Devilbiss' mother, Peggy, observed that the piece was neither dwarfed by the roundabout or so large as to be distracting.
"It's perfectly to scale," architect John Baker said.
Several of those assembled, including Carbondale Chamber of Commerce Director Andrea Stewart, remarked on the beautiful — if slightly chilly — weather for spectating. Others were looking forward to seeing it lit up against a dark sky. Crews from Robert Singer Lighting and R&A Electric are still putting the finishing touches on the LED lighting system, which uses less electricity than a 60-watt incandescent bulb.
"I can't wait to see it at night," KDNK manager Steve Skinner said.
A few spectators were willing to admit that "Sewing the Future" didn't really speak to them.
"I think it will take some time to adjust to it," architect Katie Bauer said.
Carbondale streets foreman Smiley Wise thinks that's OK.
"Some people like it; some don't," Smiley said.
Surls, an internationally recognized artist with work at the Smithsonian Institution in Washington, D.C., Guggenheim Museum and Museum of Modern Art in New York and in major private collections, moved to the Roaring Fork Valley in 1997 with his wife, Charmaine Locke, also a well-recognized artist, to raise their seven daughters.
It's Surls' first piece in the Rocky Mountains and one of the few he's chosen not to make a profit on. He donated his labor for the work.

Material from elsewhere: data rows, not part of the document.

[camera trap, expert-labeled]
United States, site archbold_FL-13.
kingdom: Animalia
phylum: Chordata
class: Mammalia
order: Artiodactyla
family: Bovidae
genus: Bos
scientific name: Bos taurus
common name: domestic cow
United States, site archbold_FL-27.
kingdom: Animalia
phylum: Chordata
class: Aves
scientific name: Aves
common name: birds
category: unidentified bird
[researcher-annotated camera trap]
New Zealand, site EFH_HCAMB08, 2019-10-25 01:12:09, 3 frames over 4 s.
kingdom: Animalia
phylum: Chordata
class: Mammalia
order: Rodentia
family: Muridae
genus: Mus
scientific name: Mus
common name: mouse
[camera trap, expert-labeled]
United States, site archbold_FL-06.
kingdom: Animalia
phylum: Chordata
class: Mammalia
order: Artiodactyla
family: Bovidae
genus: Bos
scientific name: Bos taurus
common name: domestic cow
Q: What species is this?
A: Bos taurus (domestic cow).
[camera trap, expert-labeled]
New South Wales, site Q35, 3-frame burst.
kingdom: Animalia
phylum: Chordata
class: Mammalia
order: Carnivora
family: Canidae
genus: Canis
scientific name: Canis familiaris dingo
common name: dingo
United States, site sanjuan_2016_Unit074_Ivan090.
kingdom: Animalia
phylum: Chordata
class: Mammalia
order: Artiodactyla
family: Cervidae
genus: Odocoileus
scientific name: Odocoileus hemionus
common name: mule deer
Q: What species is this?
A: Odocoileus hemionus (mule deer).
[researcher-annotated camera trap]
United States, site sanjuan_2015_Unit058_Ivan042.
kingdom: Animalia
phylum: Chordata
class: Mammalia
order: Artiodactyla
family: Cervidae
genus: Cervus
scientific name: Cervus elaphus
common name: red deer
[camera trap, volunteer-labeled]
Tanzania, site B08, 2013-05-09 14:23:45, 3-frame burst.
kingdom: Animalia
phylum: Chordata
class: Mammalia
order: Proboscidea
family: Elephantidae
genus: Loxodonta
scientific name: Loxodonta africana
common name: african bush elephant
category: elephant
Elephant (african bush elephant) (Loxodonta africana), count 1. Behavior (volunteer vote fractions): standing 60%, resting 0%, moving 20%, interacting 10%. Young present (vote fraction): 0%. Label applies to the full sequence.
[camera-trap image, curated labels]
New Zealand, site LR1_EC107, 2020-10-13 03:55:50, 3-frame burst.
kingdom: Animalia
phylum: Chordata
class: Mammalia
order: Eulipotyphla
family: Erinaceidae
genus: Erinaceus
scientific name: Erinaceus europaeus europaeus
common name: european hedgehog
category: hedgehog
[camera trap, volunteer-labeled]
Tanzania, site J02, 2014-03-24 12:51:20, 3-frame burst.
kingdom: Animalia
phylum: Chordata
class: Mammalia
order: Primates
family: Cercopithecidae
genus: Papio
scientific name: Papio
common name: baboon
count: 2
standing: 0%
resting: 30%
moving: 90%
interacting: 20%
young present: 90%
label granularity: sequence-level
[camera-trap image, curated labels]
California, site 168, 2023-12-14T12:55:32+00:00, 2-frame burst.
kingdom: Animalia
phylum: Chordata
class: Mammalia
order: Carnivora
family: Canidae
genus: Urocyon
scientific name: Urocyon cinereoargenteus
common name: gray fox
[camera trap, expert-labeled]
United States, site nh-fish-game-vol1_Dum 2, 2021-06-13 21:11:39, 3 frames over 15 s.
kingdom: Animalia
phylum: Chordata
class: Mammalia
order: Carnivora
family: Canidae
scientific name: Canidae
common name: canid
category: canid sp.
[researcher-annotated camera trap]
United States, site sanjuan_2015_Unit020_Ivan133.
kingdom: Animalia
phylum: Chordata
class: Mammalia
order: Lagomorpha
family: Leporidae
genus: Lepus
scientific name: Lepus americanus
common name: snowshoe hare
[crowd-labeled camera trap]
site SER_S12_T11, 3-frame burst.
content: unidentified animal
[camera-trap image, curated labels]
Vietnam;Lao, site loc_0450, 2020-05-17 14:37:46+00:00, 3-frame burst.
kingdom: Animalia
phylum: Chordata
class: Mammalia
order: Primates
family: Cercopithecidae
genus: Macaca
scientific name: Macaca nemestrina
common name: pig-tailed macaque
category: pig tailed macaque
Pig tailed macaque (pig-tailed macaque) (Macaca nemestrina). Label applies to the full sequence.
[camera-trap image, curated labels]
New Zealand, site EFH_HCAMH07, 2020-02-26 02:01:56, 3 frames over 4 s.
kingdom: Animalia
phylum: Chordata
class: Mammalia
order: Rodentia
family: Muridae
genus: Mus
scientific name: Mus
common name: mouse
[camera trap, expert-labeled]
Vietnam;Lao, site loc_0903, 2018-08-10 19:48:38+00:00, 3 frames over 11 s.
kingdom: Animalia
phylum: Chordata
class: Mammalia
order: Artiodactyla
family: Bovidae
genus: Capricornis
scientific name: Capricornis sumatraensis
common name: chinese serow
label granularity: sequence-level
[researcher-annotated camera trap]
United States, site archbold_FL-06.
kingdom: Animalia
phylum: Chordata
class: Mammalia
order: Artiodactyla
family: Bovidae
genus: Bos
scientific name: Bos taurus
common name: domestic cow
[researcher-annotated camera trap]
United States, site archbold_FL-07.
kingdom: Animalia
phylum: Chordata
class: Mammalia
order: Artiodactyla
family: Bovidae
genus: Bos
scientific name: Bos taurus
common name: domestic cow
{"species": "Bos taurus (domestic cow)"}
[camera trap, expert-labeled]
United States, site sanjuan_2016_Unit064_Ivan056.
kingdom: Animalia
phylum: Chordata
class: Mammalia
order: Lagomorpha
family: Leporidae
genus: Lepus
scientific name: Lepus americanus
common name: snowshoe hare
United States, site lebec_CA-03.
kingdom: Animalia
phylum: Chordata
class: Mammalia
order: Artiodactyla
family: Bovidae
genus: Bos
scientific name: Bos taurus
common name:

As the final adjustments were made and the crowd began to disperse, the tone was more businesslike than celebratory. A champagne christening or ribbon cutting will have to wait for the public dedication planned as part of the Art aRound Town celebration June 5, once the lighting and landscaping is fully completed.
By noon, the crane departed to hang the new stoplight at Snowmass and Highway 133, leaving the sculpture standing sentinel over the town's primary intersection.